Papandreou told jubilant Pasok supporters the party had 'great responsibility' to change the country [AFP]
Papandreou told jubilant Pasok supporters the party had 'great responsibility' to change the country [AFP]
Greece's opposition socialists have won the country's national election, ending five years of conservative rule.

With about 88 per cent of the votes counted in Sunday's polls, the Panhellenic Socialist Movement party (Pasok) had won 43.93 per cent, firmly ahead of the incumbent, New Democracy (ND), which garnered 34.03 per cent.

The result gives Pasok a solid majority of 160 seats in the 300-member parliament and brings the party back to power after five years.

Pasok hailed the result of the vote - where turnout was 70.44 per cent - as a "historic win".

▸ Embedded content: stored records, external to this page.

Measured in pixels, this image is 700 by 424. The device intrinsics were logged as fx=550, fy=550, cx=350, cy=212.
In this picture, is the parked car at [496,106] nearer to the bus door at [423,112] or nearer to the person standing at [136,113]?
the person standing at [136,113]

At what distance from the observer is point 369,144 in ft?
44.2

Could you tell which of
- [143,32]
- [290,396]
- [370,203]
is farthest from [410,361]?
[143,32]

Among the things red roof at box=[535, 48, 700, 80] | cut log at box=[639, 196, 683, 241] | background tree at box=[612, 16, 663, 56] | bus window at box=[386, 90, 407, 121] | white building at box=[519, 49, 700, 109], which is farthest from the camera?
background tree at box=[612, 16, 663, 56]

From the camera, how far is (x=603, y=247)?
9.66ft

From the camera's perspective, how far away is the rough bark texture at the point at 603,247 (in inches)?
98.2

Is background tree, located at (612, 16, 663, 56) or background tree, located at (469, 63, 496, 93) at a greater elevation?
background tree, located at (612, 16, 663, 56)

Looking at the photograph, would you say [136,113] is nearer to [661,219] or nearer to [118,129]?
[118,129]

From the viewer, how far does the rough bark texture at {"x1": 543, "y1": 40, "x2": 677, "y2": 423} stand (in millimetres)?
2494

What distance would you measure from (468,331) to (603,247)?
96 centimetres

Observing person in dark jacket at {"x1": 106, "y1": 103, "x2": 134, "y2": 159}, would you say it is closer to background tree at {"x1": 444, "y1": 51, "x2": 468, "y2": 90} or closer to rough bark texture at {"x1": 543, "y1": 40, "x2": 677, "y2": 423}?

George Papandreou, the Pasok leader and former foreign minister, said: "We bear a great responsibility to change the course of the country ... We know that we can make it."
 
"We must all believe again we can succeed ... we cannot waste a single day," Papandreou, the 57-year-old son and grandson of former prime ministers, told jubilant supporters gathered outside the party headquarters.

Conservatives' leader resigns

Costas Karamanlis, the Greek prime minister, conceded defeat and resigned as New Democracy's leader following his party's worst ever electoral performance.

Late on Sunday, Karamanlis congratulated Papandreou and said he hoped "he succeeds in the great challenge of facing the economic situation".

Karamanlis, 53, had called the election halfway through his second four-year term, saying he needed a strong new mandate to tackle Greece's economic troubles.

But ahead of the vote, surveys suggested his party would lose power.

His conservatives have seen their popularity undermined by a faltering economy and a string of corruption scandals.

Economic challenges

Papandreou campaigned on a platform of taxing the rich and helping the poor [EPA]
Papandreou campaigned on a platform of taxing the rich and helping the poor [EPA]

Othon Anastasakis, the director of southeast European studies at Oxford University in the UK, said that voters would demand decisive action from the new government.

"Greece is used to voting for one or the other party ... There won't be a period of grace, they [Greek voters] will start criticising from the beginning," he said.

Nikos Magginas, an economist with Greece's National Bank, said the main challenge for the new government was "to submit a credible budget and a realistic timetable for reducing fiscal imbalances".

Both parties had run election campaigns promising to tackle corruption and pull Greece out of economic crisis.

Papandreou promised a $4.36bn stimulus package, campaigning on a platform of taxing the rich and helping the poor, Karamanlis called for two years of austerity.

The vote was the third face-off between Papandreou, a US-born politician, and Karamanlis, heirs to two of Greece's most powerful political dynasties.